Cerchiamo di rendere chiara la cosa: questo non è un disco di Damon Albarn, o meglio non di quello che tutti conosciamo, è fuori di sé, balla coi giullari, gioca a fare il medievale, cita Shakespeare, dice che con John Dee condivide emozioni, pensieri, e io davvero non so.
“Dr Dee” si apre coi suoni della foresta (che vi dicevo io?), che poi diventano organi e organetti, poi archi, e mi ricordo che fino a qui mi piaceva, poi tutto diventa Apple Carts un pezzo chitarra e voce con qualche incursione filarmonica e un simpatico coretto finale e così via fino a The Marvelous Dream; il singolo dell’album si può dire, un pezzo onesto, sempre caratterizzato da chitarra ,voce, più qualche strumento medievale un po’ a caso e i soliti simpatici coretti, e fin qui tutto bene.
Poi, ecco, a questo punto, Albarn si scorda cosa stava facendo, comincia Edward Kelley che è uno che canta in falsetto così allegro che davvero non me lo spiego, poi i cori più pomposi e porca vacca che davvero non me li spiego uguale, poi il filo che si perde definitivamente che ti fa pensare che Albarn si sia messo lì a tirare i dadi per scegliere l’ordine dei pezzi, poi dici no non può essere, poi The Dancing King che almeno è corta e nuovamente i suoni della foresta che ti fanno capire da dove tutto è iniziato.

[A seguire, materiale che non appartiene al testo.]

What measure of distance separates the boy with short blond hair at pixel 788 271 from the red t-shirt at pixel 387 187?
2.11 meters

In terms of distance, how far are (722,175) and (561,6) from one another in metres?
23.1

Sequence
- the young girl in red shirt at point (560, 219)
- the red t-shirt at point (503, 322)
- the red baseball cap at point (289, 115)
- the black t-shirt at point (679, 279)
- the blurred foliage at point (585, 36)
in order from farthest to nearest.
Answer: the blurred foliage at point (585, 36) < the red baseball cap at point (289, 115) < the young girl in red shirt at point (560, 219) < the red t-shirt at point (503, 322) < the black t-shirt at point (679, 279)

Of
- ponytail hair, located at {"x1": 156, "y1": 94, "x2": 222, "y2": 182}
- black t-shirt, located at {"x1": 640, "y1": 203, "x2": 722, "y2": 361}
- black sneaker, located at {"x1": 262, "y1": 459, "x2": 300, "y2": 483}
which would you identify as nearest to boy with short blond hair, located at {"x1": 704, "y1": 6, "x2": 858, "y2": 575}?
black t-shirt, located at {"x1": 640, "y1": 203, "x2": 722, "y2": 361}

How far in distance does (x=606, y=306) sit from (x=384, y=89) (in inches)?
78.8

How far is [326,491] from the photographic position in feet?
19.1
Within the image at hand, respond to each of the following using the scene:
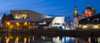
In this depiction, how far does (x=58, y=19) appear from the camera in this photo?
6994 centimetres

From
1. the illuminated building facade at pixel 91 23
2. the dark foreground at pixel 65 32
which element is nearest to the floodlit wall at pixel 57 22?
the illuminated building facade at pixel 91 23

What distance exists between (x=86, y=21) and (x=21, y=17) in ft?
108

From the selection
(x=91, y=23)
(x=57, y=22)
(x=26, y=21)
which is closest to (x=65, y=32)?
(x=26, y=21)

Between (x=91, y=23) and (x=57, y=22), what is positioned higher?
(x=57, y=22)

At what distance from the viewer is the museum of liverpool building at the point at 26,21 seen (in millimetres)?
62250

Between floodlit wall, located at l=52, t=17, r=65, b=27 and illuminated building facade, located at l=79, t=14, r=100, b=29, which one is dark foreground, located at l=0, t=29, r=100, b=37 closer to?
floodlit wall, located at l=52, t=17, r=65, b=27

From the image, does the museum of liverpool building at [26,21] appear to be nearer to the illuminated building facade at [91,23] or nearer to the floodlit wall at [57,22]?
the floodlit wall at [57,22]

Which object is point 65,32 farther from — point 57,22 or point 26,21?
point 57,22

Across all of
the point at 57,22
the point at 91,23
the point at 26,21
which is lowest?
the point at 91,23

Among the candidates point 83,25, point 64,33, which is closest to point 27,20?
point 64,33

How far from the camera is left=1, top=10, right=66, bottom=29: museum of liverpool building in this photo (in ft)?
204

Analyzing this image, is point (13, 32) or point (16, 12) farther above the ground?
point (16, 12)

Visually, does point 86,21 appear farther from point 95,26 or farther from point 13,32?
point 13,32

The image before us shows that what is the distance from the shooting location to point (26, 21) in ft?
202
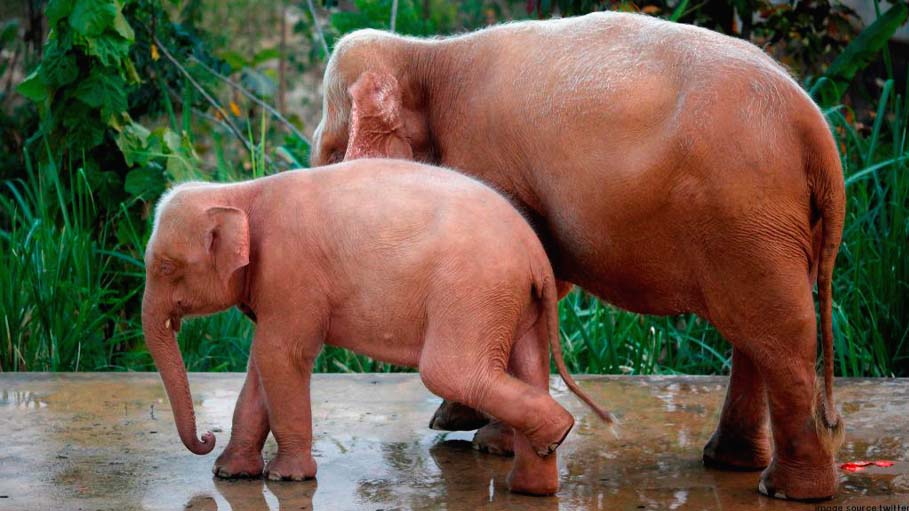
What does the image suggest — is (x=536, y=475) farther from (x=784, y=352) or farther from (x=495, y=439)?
(x=784, y=352)

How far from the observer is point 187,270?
3.64 meters

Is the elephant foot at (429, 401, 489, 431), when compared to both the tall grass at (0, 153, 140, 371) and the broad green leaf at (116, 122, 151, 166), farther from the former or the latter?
the broad green leaf at (116, 122, 151, 166)

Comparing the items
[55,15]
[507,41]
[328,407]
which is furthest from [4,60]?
[507,41]

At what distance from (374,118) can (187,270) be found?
0.84 m

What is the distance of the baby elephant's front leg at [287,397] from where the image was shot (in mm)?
3590

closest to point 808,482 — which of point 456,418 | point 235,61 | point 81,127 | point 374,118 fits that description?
point 456,418

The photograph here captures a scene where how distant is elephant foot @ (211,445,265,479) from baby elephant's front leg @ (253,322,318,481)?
3.6 inches

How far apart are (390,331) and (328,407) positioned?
128 centimetres

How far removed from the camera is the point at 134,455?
405 cm

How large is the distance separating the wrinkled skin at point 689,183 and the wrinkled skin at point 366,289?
0.28 m

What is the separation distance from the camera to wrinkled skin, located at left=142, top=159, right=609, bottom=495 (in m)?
3.39

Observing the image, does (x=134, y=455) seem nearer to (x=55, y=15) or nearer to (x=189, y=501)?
(x=189, y=501)

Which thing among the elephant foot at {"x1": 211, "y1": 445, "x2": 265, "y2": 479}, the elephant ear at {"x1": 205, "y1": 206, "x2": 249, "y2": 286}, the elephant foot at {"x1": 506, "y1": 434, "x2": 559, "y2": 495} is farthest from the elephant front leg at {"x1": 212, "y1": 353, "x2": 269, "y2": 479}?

Dalla foresta già, quella dove Robin Hood e Little John si divertivano, e Albarn appresso a loro a inseguirli col mandolino. Altri tempi, altre favelle, finisce il disco e non arrivo a capire il messaggio. Cosa vuoi dirci Albarn? Da dove vieni? Come cazzo ti è venuto in mente? Lo posso dire cazzo? Si?